EXERCISE DETAILS: Copy the lines below, swapping every "chrysler 200 sedan" for "parked car" and changing nothing else.
————
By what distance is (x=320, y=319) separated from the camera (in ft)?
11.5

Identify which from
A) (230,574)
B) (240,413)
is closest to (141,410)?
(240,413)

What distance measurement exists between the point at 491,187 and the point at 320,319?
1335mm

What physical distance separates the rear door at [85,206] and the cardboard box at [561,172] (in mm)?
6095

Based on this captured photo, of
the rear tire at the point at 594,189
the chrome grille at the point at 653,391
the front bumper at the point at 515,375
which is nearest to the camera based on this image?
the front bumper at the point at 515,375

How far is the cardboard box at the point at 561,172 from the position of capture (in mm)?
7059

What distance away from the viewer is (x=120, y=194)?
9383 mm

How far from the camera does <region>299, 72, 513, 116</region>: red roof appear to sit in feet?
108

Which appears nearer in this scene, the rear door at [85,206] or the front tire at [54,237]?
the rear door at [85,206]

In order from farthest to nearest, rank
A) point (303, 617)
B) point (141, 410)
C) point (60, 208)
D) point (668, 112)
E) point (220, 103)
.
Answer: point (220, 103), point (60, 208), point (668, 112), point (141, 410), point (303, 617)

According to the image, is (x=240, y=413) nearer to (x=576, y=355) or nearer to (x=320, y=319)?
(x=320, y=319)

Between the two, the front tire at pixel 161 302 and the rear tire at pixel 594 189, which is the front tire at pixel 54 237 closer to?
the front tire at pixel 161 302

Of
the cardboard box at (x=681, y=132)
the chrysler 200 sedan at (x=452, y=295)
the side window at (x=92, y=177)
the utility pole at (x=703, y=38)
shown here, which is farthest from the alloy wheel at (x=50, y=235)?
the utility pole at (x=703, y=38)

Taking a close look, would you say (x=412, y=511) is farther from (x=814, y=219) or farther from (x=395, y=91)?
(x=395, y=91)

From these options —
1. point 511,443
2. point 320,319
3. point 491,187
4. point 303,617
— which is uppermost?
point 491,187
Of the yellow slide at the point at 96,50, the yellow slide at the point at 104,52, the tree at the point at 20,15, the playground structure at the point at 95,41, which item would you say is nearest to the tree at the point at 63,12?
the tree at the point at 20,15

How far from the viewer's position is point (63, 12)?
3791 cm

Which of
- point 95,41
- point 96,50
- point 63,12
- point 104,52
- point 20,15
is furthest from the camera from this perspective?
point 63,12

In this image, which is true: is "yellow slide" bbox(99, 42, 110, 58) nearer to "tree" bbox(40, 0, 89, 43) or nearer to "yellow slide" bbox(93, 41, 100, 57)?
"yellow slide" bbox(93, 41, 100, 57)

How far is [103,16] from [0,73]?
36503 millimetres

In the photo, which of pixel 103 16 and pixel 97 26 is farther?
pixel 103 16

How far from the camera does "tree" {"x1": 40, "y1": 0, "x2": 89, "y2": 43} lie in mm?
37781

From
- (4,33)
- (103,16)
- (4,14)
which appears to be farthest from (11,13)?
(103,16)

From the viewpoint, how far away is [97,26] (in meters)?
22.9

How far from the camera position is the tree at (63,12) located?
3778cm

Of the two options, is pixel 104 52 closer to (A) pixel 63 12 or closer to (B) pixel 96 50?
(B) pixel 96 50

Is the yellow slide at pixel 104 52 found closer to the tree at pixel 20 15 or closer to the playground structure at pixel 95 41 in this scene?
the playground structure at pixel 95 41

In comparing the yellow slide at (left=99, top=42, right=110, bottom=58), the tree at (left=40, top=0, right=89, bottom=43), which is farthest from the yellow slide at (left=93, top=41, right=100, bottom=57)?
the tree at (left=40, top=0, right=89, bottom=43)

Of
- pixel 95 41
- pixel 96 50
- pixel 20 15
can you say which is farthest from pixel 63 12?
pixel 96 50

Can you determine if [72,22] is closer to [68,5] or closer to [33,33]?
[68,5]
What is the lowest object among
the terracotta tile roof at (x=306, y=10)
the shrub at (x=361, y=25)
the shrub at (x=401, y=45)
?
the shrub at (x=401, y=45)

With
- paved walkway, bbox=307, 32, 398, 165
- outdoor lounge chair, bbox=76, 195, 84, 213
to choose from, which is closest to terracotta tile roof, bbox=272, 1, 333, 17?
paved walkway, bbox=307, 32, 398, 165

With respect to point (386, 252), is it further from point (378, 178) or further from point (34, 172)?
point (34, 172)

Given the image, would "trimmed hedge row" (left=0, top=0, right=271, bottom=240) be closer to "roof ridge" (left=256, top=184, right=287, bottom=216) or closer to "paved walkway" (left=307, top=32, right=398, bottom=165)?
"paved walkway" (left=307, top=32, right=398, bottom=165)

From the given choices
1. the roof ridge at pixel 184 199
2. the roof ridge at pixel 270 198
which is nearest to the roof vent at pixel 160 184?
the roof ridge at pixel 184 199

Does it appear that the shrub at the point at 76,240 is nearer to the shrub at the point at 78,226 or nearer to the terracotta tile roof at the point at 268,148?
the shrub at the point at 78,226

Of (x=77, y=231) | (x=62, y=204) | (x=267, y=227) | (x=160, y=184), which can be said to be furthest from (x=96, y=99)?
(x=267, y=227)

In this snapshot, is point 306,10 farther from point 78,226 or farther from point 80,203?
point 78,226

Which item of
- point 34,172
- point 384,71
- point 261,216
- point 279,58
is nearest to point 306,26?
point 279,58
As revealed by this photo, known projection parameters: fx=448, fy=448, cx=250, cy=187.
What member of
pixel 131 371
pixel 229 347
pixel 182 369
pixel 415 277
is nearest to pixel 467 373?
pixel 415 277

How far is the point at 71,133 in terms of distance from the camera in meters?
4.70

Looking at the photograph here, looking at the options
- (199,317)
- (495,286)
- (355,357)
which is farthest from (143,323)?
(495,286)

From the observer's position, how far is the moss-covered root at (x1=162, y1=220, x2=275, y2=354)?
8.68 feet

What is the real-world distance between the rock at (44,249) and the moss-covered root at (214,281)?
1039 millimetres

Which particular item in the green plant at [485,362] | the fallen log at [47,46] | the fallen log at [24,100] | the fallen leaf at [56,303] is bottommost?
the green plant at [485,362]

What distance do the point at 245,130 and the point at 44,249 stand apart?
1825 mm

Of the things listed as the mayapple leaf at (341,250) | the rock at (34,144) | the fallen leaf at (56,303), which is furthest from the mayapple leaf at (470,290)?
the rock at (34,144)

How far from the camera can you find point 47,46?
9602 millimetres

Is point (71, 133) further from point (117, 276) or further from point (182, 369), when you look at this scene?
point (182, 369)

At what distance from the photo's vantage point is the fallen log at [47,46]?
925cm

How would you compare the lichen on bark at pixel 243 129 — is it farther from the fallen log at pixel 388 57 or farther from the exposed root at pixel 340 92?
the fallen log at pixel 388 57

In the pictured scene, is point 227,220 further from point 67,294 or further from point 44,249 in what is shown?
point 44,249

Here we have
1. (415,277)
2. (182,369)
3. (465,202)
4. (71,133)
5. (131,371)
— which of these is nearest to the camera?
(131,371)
————
PROBLEM SOLUTION:
By what distance is (x=320, y=319) separated from the camera (in ft)?
11.5

Identify which from
A) (230,574)
B) (240,413)
is closest to (141,410)?
(240,413)

What distance measurement exists between the point at 491,187 and the point at 320,319?
1335mm

What physical distance separates the rear door at [85,206] and the cardboard box at [561,172] (in mm)?
6095

Based on this captured photo, of
the rear tire at the point at 594,189
the chrome grille at the point at 653,391
the front bumper at the point at 515,375
which is nearest to the camera based on this image?
the front bumper at the point at 515,375

How far is the cardboard box at the point at 561,172 from the position of capture (in mm)?
7059

What distance away from the viewer is (x=120, y=194)?
9383 mm

How far from the camera does <region>299, 72, 513, 116</region>: red roof appear to sit in feet?
108

Which appears nearer in this scene, the rear door at [85,206] or the front tire at [54,237]?
the rear door at [85,206]

In order from farthest to nearest, rank
A) point (303, 617)
B) point (141, 410)
C) point (60, 208)
D) point (668, 112)
E) point (220, 103)
.
Answer: point (220, 103), point (60, 208), point (668, 112), point (141, 410), point (303, 617)

According to the image, is (x=240, y=413) nearer to (x=576, y=355) or nearer to (x=320, y=319)?
(x=320, y=319)

Between the two, the front tire at pixel 161 302 and the rear tire at pixel 594 189, which is the front tire at pixel 54 237 closer to?
the front tire at pixel 161 302

Of
the cardboard box at (x=681, y=132)
the parked car at (x=452, y=295)
the side window at (x=92, y=177)
the utility pole at (x=703, y=38)
shown here, which is farthest from the alloy wheel at (x=50, y=235)?
the utility pole at (x=703, y=38)

Taking a close look, would you say (x=412, y=511) is farther from (x=814, y=219) or farther from (x=395, y=91)?
(x=395, y=91)

From these options —
1. point 511,443
2. point 320,319
3. point 491,187
4. point 303,617
— which is uppermost?
point 491,187
Of the yellow slide at the point at 96,50, the yellow slide at the point at 104,52, the tree at the point at 20,15, the playground structure at the point at 95,41, which item would you say is nearest to the tree at the point at 63,12?
the tree at the point at 20,15

How far from the viewer's position is point (63, 12)?
3791 cm

Which of
- point 95,41
- point 96,50
- point 63,12
- point 104,52
- point 20,15
is furthest from the camera from this perspective?
point 63,12

In this image, which is true: is "yellow slide" bbox(99, 42, 110, 58) nearer to "tree" bbox(40, 0, 89, 43) or nearer to "yellow slide" bbox(93, 41, 100, 57)?
"yellow slide" bbox(93, 41, 100, 57)

How far is [103,16] from [0,73]?
36503 millimetres

In the photo, which of pixel 103 16 and pixel 97 26 is farther?
pixel 103 16

How far from the camera does "tree" {"x1": 40, "y1": 0, "x2": 89, "y2": 43} lie in mm?
37781

From
- (4,33)
- (103,16)
- (4,14)
which appears to be farthest from (11,13)?
(103,16)

From the viewpoint, how far away is [97,26] (in meters)?
22.9

How far from the camera position is the tree at (63,12) located?
3778cm

Of the two options, is pixel 104 52 closer to (A) pixel 63 12 or closer to (B) pixel 96 50?
(B) pixel 96 50

Is the yellow slide at pixel 104 52 found closer to the tree at pixel 20 15 or closer to the playground structure at pixel 95 41 in this scene?
the playground structure at pixel 95 41

In comparing the yellow slide at (left=99, top=42, right=110, bottom=58), the tree at (left=40, top=0, right=89, bottom=43), which is farthest from the yellow slide at (left=93, top=41, right=100, bottom=57)?
the tree at (left=40, top=0, right=89, bottom=43)

Of
- pixel 95 41
- pixel 96 50
- pixel 20 15
can you say which is farthest from pixel 63 12?
pixel 96 50

Can you determine if [72,22] is closer to [68,5] or closer to [33,33]?
[68,5]
What is the lowest object among
the terracotta tile roof at (x=306, y=10)
the shrub at (x=361, y=25)
the shrub at (x=401, y=45)
?
the shrub at (x=401, y=45)

With
- paved walkway, bbox=307, 32, 398, 165
- outdoor lounge chair, bbox=76, 195, 84, 213
to choose from, which is closest to terracotta tile roof, bbox=272, 1, 333, 17?
paved walkway, bbox=307, 32, 398, 165

With respect to point (386, 252), is it further from point (378, 178) or further from point (34, 172)?
point (34, 172)

Given the image, would "trimmed hedge row" (left=0, top=0, right=271, bottom=240) be closer to "roof ridge" (left=256, top=184, right=287, bottom=216) or closer to "paved walkway" (left=307, top=32, right=398, bottom=165)?
"paved walkway" (left=307, top=32, right=398, bottom=165)

From the given choices
1. the roof ridge at pixel 184 199
2. the roof ridge at pixel 270 198
which is nearest to the roof vent at pixel 160 184?
the roof ridge at pixel 184 199

Does it appear that the shrub at the point at 76,240 is nearer to the shrub at the point at 78,226 or nearer to the terracotta tile roof at the point at 268,148?
the shrub at the point at 78,226

Of (x=77, y=231) | (x=62, y=204) | (x=267, y=227) | (x=160, y=184), which can be said to be furthest from (x=96, y=99)?
(x=267, y=227)

In this snapshot, is point 306,10 farther from point 78,226 or farther from point 80,203?
point 78,226

Which item of
- point 34,172
- point 384,71
- point 261,216
- point 279,58
is nearest to point 306,26?
point 279,58
As revealed by this photo, known projection parameters: fx=448, fy=448, cx=250, cy=187.
What member of
pixel 131 371
pixel 229 347
pixel 182 369
pixel 415 277
is nearest to pixel 467 373?
pixel 415 277

How far is the point at 71,133 in terms of distance from the camera in meters?
4.70

Looking at the photograph here, looking at the options
- (199,317)
- (495,286)
- (355,357)
which is farthest from (143,323)?
(495,286)

From the observer's position, how far is the moss-covered root at (x1=162, y1=220, x2=275, y2=354)?
8.68 feet

What is the real-world distance between the rock at (44,249) and the moss-covered root at (214,281)?
1039 millimetres

Which particular item in the green plant at [485,362] | the fallen log at [47,46] | the fallen log at [24,100] | the fallen leaf at [56,303] is bottommost?
the green plant at [485,362]

What distance do the point at 245,130 and the point at 44,249 stand apart?
1825 mm

Of the things listed as the mayapple leaf at (341,250) | the rock at (34,144) | the fallen leaf at (56,303), which is furthest from the mayapple leaf at (470,290)?
the rock at (34,144)

How far from the camera can you find point 47,46?
9602 millimetres

Is point (71, 133) further from point (117, 276) or further from point (182, 369), when you look at this scene?
point (182, 369)

At what distance from the photo's vantage point is the fallen log at [47,46]?
925cm

How would you compare the lichen on bark at pixel 243 129 — is it farther from the fallen log at pixel 388 57 or farther from the exposed root at pixel 340 92?
the fallen log at pixel 388 57

In the pictured scene, is point 227,220 further from point 67,294 or further from point 44,249 in what is shown?
point 44,249

Here we have
1. (415,277)
2. (182,369)
3. (465,202)
4. (71,133)
5. (131,371)
— which of these is nearest to the camera?
(131,371)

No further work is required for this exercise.